Can you copy these entries again, swapping "dried soybean pod" for "dry soybean pod" everywhere and keeping everything else unchanged?
=== Extracted records ===
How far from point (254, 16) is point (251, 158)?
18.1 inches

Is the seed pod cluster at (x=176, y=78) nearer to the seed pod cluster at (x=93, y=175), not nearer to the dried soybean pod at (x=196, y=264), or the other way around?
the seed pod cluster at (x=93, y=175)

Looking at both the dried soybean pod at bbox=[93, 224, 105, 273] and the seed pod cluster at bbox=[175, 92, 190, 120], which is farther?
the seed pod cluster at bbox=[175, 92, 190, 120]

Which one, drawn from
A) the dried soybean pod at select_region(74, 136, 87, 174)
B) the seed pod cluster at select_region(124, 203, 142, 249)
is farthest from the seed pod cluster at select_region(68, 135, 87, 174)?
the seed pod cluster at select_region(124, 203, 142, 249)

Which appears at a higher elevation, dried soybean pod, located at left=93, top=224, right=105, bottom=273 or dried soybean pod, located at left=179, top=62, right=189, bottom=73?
===
◆ Response:
How far from point (254, 16) is point (251, 158)?
18.1 inches

Is the seed pod cluster at (x=176, y=78) nearer to the seed pod cluster at (x=93, y=175), not nearer to the dry soybean pod at (x=196, y=264), or the other way around?
the seed pod cluster at (x=93, y=175)

Looking at both the dry soybean pod at bbox=[93, 224, 105, 273] and the seed pod cluster at bbox=[175, 92, 190, 120], which is farther?
the seed pod cluster at bbox=[175, 92, 190, 120]

Which one, drawn from
A) the dry soybean pod at select_region(74, 136, 87, 174)
B) the seed pod cluster at select_region(124, 203, 142, 249)
is farthest from the seed pod cluster at select_region(68, 135, 87, 174)?
the seed pod cluster at select_region(124, 203, 142, 249)

Which appears at a higher elevation, dry soybean pod, located at left=93, top=224, right=105, bottom=273 or dry soybean pod, located at left=179, top=62, right=189, bottom=73?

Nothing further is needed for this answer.